__Work to do__:
Reproduce every line of the entries below verbatim, omitting the pictures.

__Records__:
——

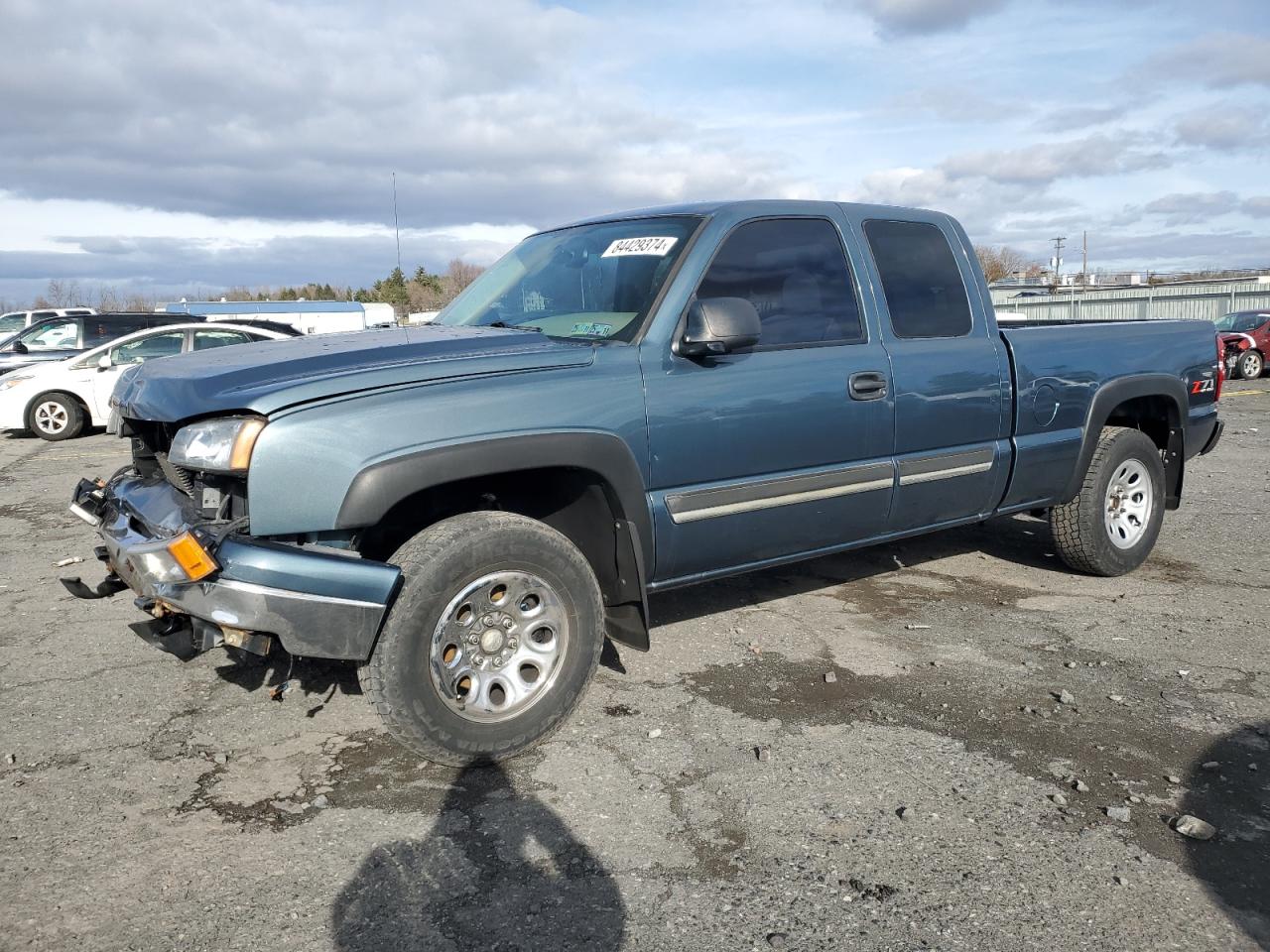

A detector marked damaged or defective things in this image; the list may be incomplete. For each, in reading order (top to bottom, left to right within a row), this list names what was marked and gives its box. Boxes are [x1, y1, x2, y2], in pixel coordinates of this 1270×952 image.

crumpled front bumper [66, 470, 401, 662]
cracked pavement [0, 383, 1262, 948]
damaged chevrolet silverado [64, 202, 1222, 766]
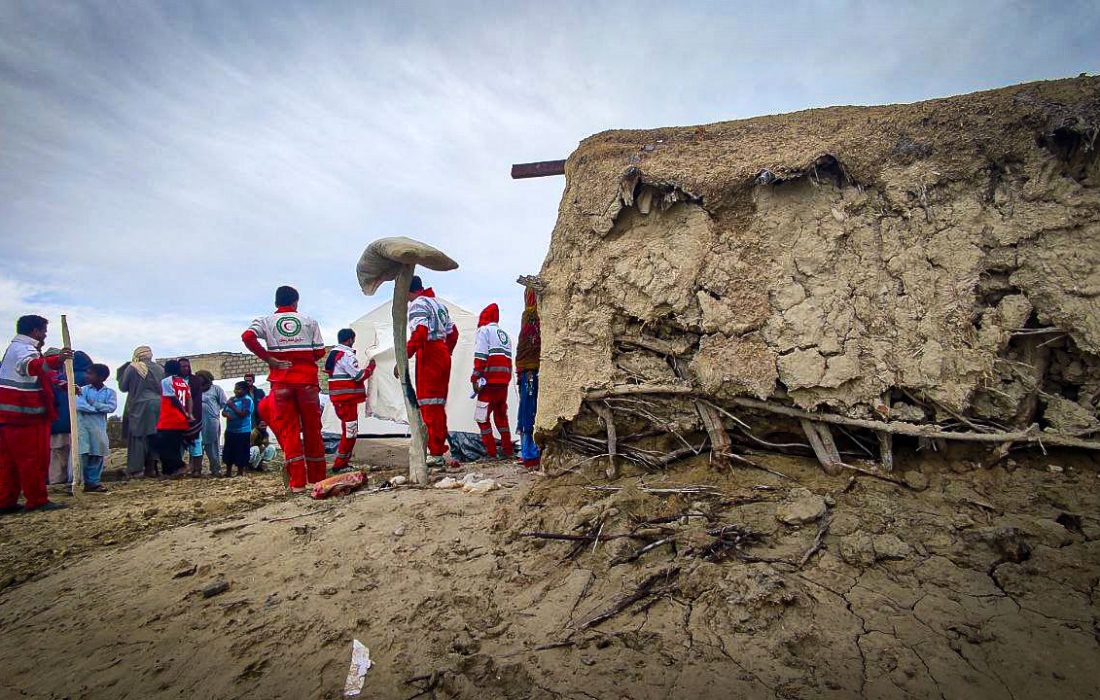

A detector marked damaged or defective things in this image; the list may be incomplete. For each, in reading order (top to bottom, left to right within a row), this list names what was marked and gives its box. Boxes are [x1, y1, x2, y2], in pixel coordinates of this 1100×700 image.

broken wood plank [510, 159, 567, 179]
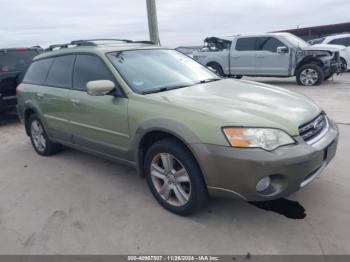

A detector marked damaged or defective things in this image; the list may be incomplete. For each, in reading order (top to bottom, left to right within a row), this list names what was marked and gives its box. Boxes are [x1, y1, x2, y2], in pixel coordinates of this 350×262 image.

——

__Expected answer__:
A detector marked damaged or defective things in this image; the list may be incomplete. For each, in reading order (top to bottom, left to right within a row), this list names what was marked and gives its box. Boxes are [x1, y1, x2, y2], in pixel coordinates of this 1270×952 image.

crumpled front bumper [66, 470, 401, 662]
cracked pavement [0, 383, 1262, 948]
damaged chevrolet silverado [64, 202, 1222, 766]

A detector marked damaged or defective things in this image; the list may be incomplete. For each, in reading order (top to bottom, left to right within a row), this list names what was marked and gives its box. Boxes are [x1, y1, x2, y2], in pixel coordinates of this 1100×700 image.

broken wood plank [510, 159, 567, 179]

A detector marked damaged or defective things in this image; the list may be incomplete. For each, in reading order (top to bottom, left to right within a row), this list names what was marked and gives its box. Boxes are [x1, y1, x2, y2], in pixel coordinates of this 350×262 image.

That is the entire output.